BRIEF: Please output exactly the lines below, starting at the line that has "Área à venda, 230000" and ending at the line that has "Stamping con SEMIPERMANENTE!", both included; leave out all pictures and include nothing else.

DATA FOR REVIEW:
########################################
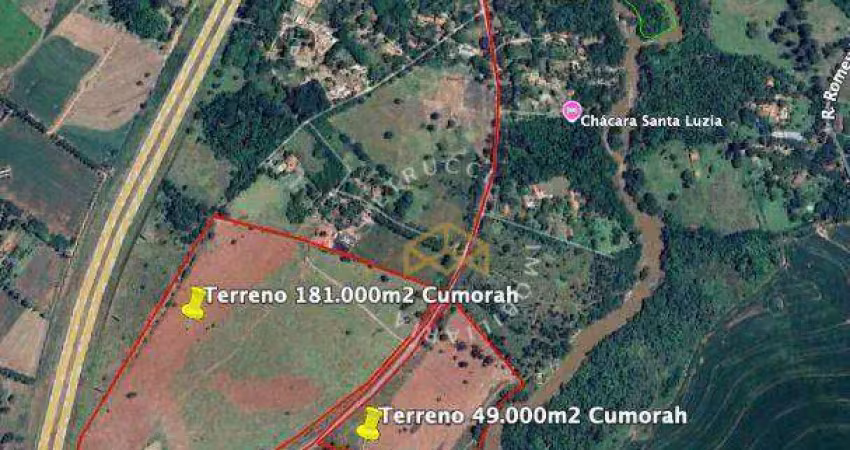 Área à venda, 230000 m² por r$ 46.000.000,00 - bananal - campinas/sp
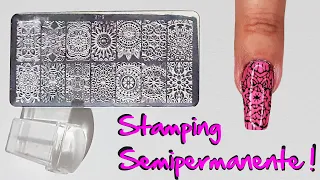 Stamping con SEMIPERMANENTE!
########################################
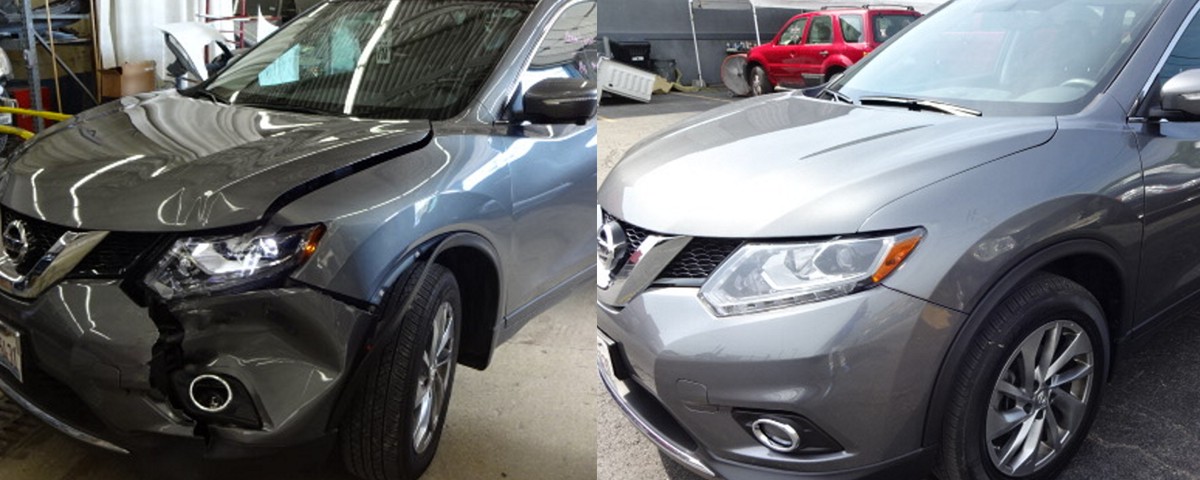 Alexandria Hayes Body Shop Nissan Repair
########################################
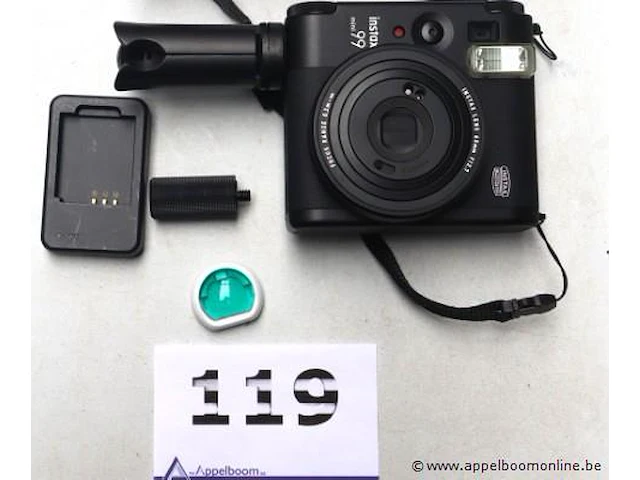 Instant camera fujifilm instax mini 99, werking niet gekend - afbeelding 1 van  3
########################################
EXPECTED ANSWER:
 Área à venda, 230000 m² por r$ 46.000.000,00 - bananal - campinas/sp
 Stamping con SEMIPERMANENTE!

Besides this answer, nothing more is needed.